Part 2 of “The Black Scare: Metal, Christianity, and Satanic Hell” – Click here to read Part 1.
The creation of Satanic Hell was also influenced by elements of the Christian right’s culture war that were closer to home – the experience of my good friend Ron, who was part of our role-playing group in high school. We all hung out daily at school and on the weekends doing Satanic things like eating pizza and playing Altered Beast on the Sega Genesis. None of us were religious, including Ron, but he came from an Assembly of God family. The Assembly of God church, if you didn’t know, is the friendly, down-home fundamentalist Pentecostal church that takes the Bible literally and believes in speaking in tongues, faith healing, spiritual warfare, and opposes social dancing. You know, American, like apple pie and fruit loops.
Ron lived with his mom and two younger brothers. He had to turn all his fantasy books around so the bookends wouldn’t be revealed, lest his mom find out he was reading the evil works of J.R.R. Tolkien and Phillip Anthony because, as the church put it “only God can perform magic.” His role-playing games and activities were also hidden because they were also considered Satanic. While his mom was worried about Satanism influencing her son, she was, in fact, really friendly and not authoritarian. Ron and his mom got along well. He said she was strict on the God stuff when he was younger, but had mellowed out after the divorce from his father. Ron and I talked a lot about his upbringing under the religious environment and how crazy we thought it was, along with the current religious tirades we were witnessing on TV. We also listened to a lot of metal, especially Iron Maiden and Judas Priest, which fit well into our obsession with sci-fi, fantasy, and horror.
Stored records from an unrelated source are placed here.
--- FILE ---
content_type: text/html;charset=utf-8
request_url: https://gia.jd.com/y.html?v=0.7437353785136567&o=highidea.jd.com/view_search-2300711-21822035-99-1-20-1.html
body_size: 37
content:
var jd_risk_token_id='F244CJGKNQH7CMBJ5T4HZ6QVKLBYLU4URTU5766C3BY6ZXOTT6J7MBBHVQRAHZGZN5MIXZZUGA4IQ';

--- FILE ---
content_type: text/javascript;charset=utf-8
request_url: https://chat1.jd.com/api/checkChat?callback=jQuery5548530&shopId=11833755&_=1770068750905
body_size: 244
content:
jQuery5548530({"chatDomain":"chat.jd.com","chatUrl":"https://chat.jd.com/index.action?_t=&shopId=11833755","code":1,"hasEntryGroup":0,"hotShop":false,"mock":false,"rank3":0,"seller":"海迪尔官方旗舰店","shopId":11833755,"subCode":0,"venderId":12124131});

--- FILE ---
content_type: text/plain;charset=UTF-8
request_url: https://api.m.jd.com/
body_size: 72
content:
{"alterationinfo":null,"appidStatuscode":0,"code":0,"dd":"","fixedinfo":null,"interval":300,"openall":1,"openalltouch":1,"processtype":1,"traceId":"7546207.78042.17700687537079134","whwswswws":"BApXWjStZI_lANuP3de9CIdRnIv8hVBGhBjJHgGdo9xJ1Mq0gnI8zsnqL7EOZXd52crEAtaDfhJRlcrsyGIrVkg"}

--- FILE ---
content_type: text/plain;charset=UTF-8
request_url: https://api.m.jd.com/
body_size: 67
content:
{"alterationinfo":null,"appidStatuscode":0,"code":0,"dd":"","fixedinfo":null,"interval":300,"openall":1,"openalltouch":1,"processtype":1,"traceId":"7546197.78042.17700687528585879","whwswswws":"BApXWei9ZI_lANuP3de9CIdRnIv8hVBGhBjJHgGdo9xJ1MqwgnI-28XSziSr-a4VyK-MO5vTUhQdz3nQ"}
We were constantly on the prowl for music that was more and more “Satanic” (thank you, Slayer). The irony of the Christian war on metal music is that the publicity and inane arguments against it helped metal album sales skyrocket out of hell and smash through heaven’s gates. When we walked into the metal section of the mall music store, it was like looking at a wall of demons as bands competed to fit the most pentagrams and half-naked succubae on their album covers. Ron was the first person I showed my drawing of the original, skeleton-like metal band Satanic Hell, which I came up with to parody the Christian hysteria around Satanism. Ron loved the Satanic Hell idea and we often joked about it.
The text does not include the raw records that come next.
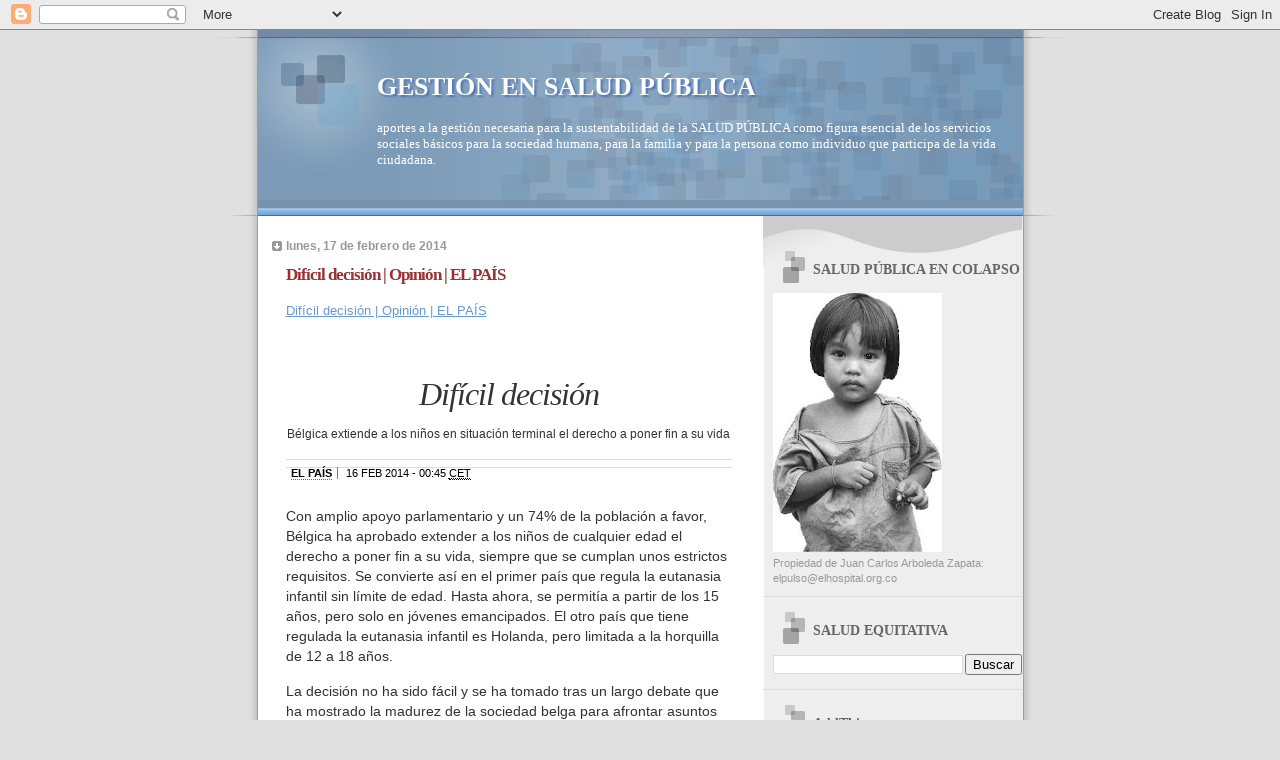

--- FILE ---
content_type: text/html; charset=UTF-8
request_url: https://saludequitativa.blogspot.com/b/stats?style=BLACK_TRANSPARENT&timeRange=ALL_TIME&token=APq4FmDfwPMknptxv1Dd1xYpxZC-Ay9-cVYUnNFdqUQqItRNx5WfPbTiPCTQPBG4Pgo7wb7vFQFewld8YTUpjEuyjZDx9o-mhw
body_size: -13
content:
{"total":16568255,"sparklineOptions":{"backgroundColor":{"fillOpacity":0.1,"fill":"#000000"},"series":[{"areaOpacity":0.3,"color":"#202020"}]},"sparklineData":[[0,95],[1,31],[2,25],[3,23],[4,22],[5,19],[6,13],[7,12],[8,22],[9,17],[10,34],[11,25],[12,41],[13,23],[14,22],[15,34],[16,19],[17,16],[18,15],[19,21],[20,26],[21,43],[22,100],[23,40],[24,40],[25,21],[26,42],[27,28],[28,54],[29,24]],"nextTickMs":57142}

--- FILE ---
content_type: text/html; charset=utf-8
request_url: https://www.google.com/recaptcha/api2/aframe
body_size: 264
content:
<!DOCTYPE HTML><html><head><meta http-equiv="content-type" content="text/html; charset=UTF-8"></head><body><script nonce="MBY5irTboqXqNdRuc2Br7w">/** Anti-fraud and anti-abuse applications only. See google.com/recaptcha */ try{var clients={'sodar':'https://pagead2.googlesyndication.com/pagead/sodar?'};window.addEventListener("message",function(a){try{if(a.source===window.parent){var b=JSON.parse(a.data);var c=clients[b['id']];if(c){var d=document.createElement('img');d.src=c+b['params']+'&rc='+(localStorage.getItem("rc::a")?sessionStorage.getItem("rc::b"):"");window.document.body.appendChild(d);sessionStorage.setItem("rc::e",parseInt(sessionStorage.getItem("rc::e")||0)+1);localStorage.setItem("rc::h",'1768567698567');}}}catch(b){}});window.parent.postMessage("_grecaptcha_ready", "*");}catch(b){}</script></body></html>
Sadly, Ron’s mom passed away in the 11th grade from cancer and Ron and his brothers moved out of state to live with his uncle, a pastor in the Assembly of God church. Suddenly, he was going to church every day and forced to join youth group. We kept in touch with him and visited him once. He appeared to be the same old Ron. He said his uncle was crazy but he had to stay there to watch over his little brothers. Several years later in college, six of us made plans to unite and visit him. He was going to an Assembly of God bible college in Minnesota. When I spoke with him on the phone, he said he was excited to see us again and he was only going to the bible college because his uncle was helping pay and he couldn’t afford anywhere else. We arrived ready for a weekend of role-playing madness just like old times. Instead, Ron acted like he didn’t know we were coming. He was stand-offish and while we talked, it came out that he accepted the Bible and God. He didn’t reveal anything more than that. The next day, he asked us to leave and we did. The rest of us are still friends but we never heard from Ron again.
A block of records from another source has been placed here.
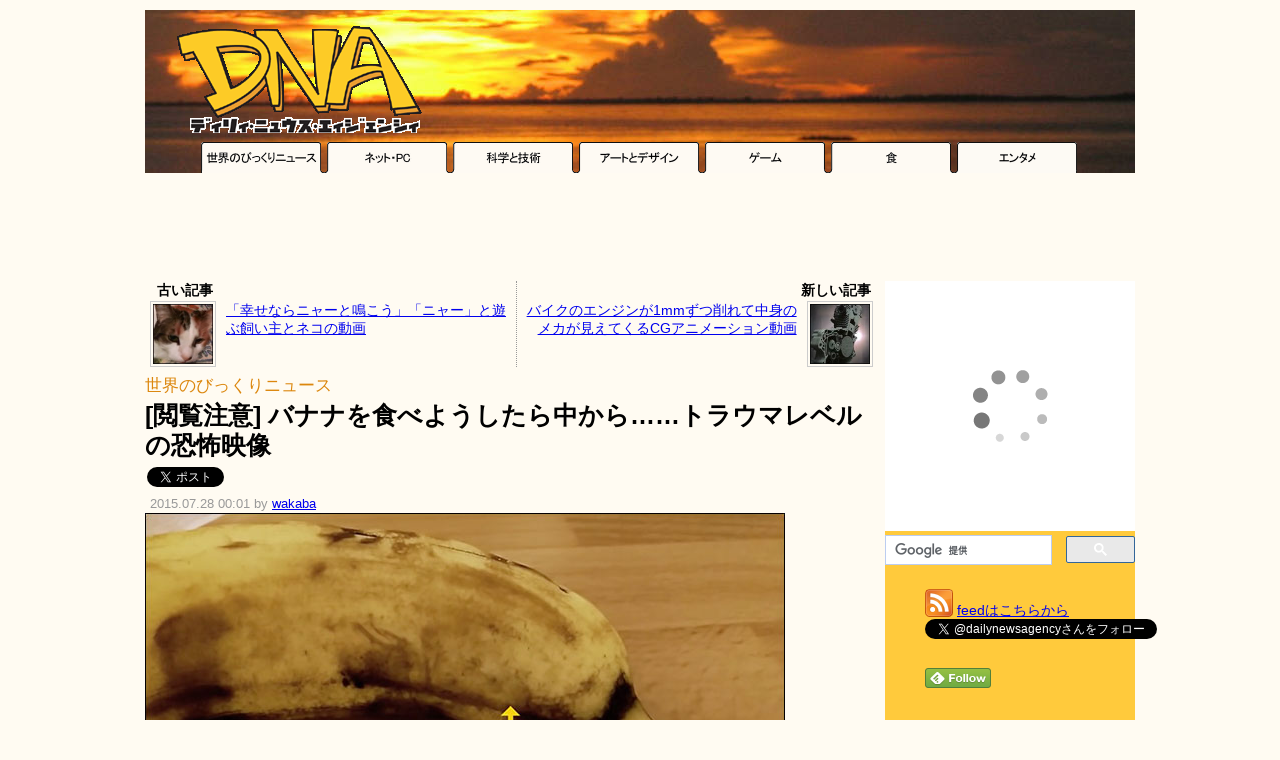

--- FILE ---
content_type: text/html; charset=utf-8
request_url: https://www.google.com/recaptcha/api2/aframe
body_size: 114
content:
<!DOCTYPE HTML><html><head><meta http-equiv="content-type" content="text/html; charset=UTF-8"></head><body><script nonce="A3RHAUR2Qbu_Fyqe3aWZig">/** Anti-fraud and anti-abuse applications only. See google.com/recaptcha */ try{var clients={'sodar':'https://pagead2.googlesyndication.com/pagead/sodar?'};window.addEventListener("message",function(a){try{if(a.source===window.parent){var b=JSON.parse(a.data);var c=clients[b['id']];if(c){var d=document.createElement('img');d.src=c+b['params']+'&rc='+(localStorage.getItem("rc::a")?sessionStorage.getItem("rc::b"):"");window.document.body.appendChild(d);sessionStorage.setItem("rc::e",parseInt(sessionStorage.getItem("rc::e")||0)+1);localStorage.setItem("rc::h",'1768587056553');}}}catch(b){}});window.parent.postMessage("_grecaptcha_ready", "*");}catch(b){}</script></body></html>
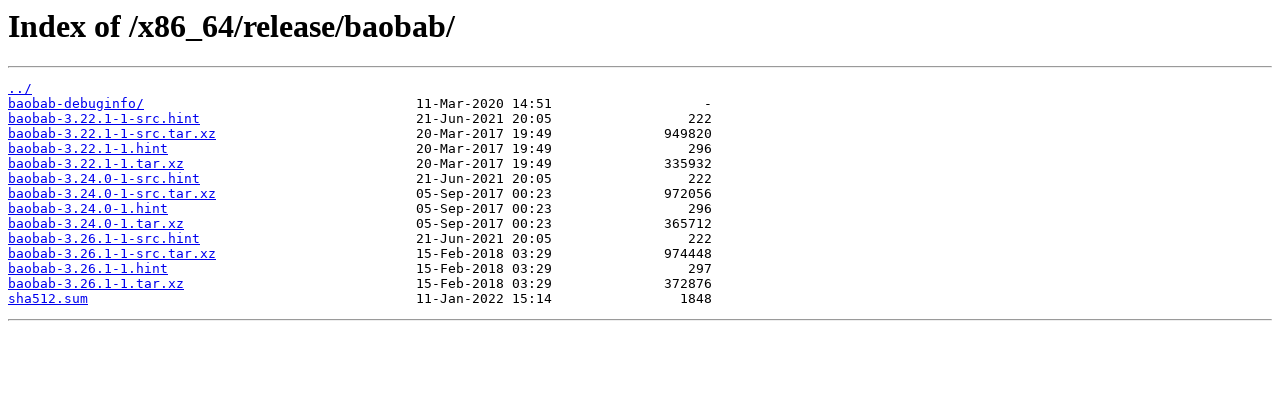

--- FILE ---
content_type: text/html; charset=utf-8
request_url: https://cygwin.mirror.constant.com/x86_64/release/baobab/
body_size: 337
content:
<html>
<head><title>Index of /x86_64/release/baobab/</title></head>
<body>
<h1>Index of /x86_64/release/baobab/</h1><hr><pre><a href="../">../</a>
<a href="baobab-debuginfo/">baobab-debuginfo/</a>                                  11-Mar-2020 14:51                   -
<a href="baobab-3.22.1-1-src.hint">baobab-3.22.1-1-src.hint</a>                           21-Jun-2021 20:05                 222
<a href="baobab-3.22.1-1-src.tar.xz">baobab-3.22.1-1-src.tar.xz</a>                         20-Mar-2017 19:49              949820
<a href="baobab-3.22.1-1.hint">baobab-3.22.1-1.hint</a>                               20-Mar-2017 19:49                 296
<a href="baobab-3.22.1-1.tar.xz">baobab-3.22.1-1.tar.xz</a>                             20-Mar-2017 19:49              335932
<a href="baobab-3.24.0-1-src.hint">baobab-3.24.0-1-src.hint</a>                           21-Jun-2021 20:05                 222
<a href="baobab-3.24.0-1-src.tar.xz">baobab-3.24.0-1-src.tar.xz</a>                         05-Sep-2017 00:23              972056
<a href="baobab-3.24.0-1.hint">baobab-3.24.0-1.hint</a>                               05-Sep-2017 00:23                 296
<a href="baobab-3.24.0-1.tar.xz">baobab-3.24.0-1.tar.xz</a>                             05-Sep-2017 00:23              365712
<a href="baobab-3.26.1-1-src.hint">baobab-3.26.1-1-src.hint</a>                           21-Jun-2021 20:05                 222
<a href="baobab-3.26.1-1-src.tar.xz">baobab-3.26.1-1-src.tar.xz</a>                         15-Feb-2018 03:29              974448
<a href="baobab-3.26.1-1.hint">baobab-3.26.1-1.hint</a>                               15-Feb-2018 03:29                 297
<a href="baobab-3.26.1-1.tar.xz">baobab-3.26.1-1.tar.xz</a>                             15-Feb-2018 03:29              372876
<a href="sha512.sum">sha512.sum</a>                                         11-Jan-2022 15:14                1848
</pre><hr></body>
</html>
It was sad to lose a friend. I can only surmise that Ron succumbed to the intense fundamentalist conditioning of daily church, youth group activities, his uncle the pastor, and the fundamentalist Bible college environment. My experience with Ron certainly had an effect on the creation of Satanic Hell. Throughout the years, I’ve encountered many people who have managed to escape this fundamentalist worldview. I hope to meet many more.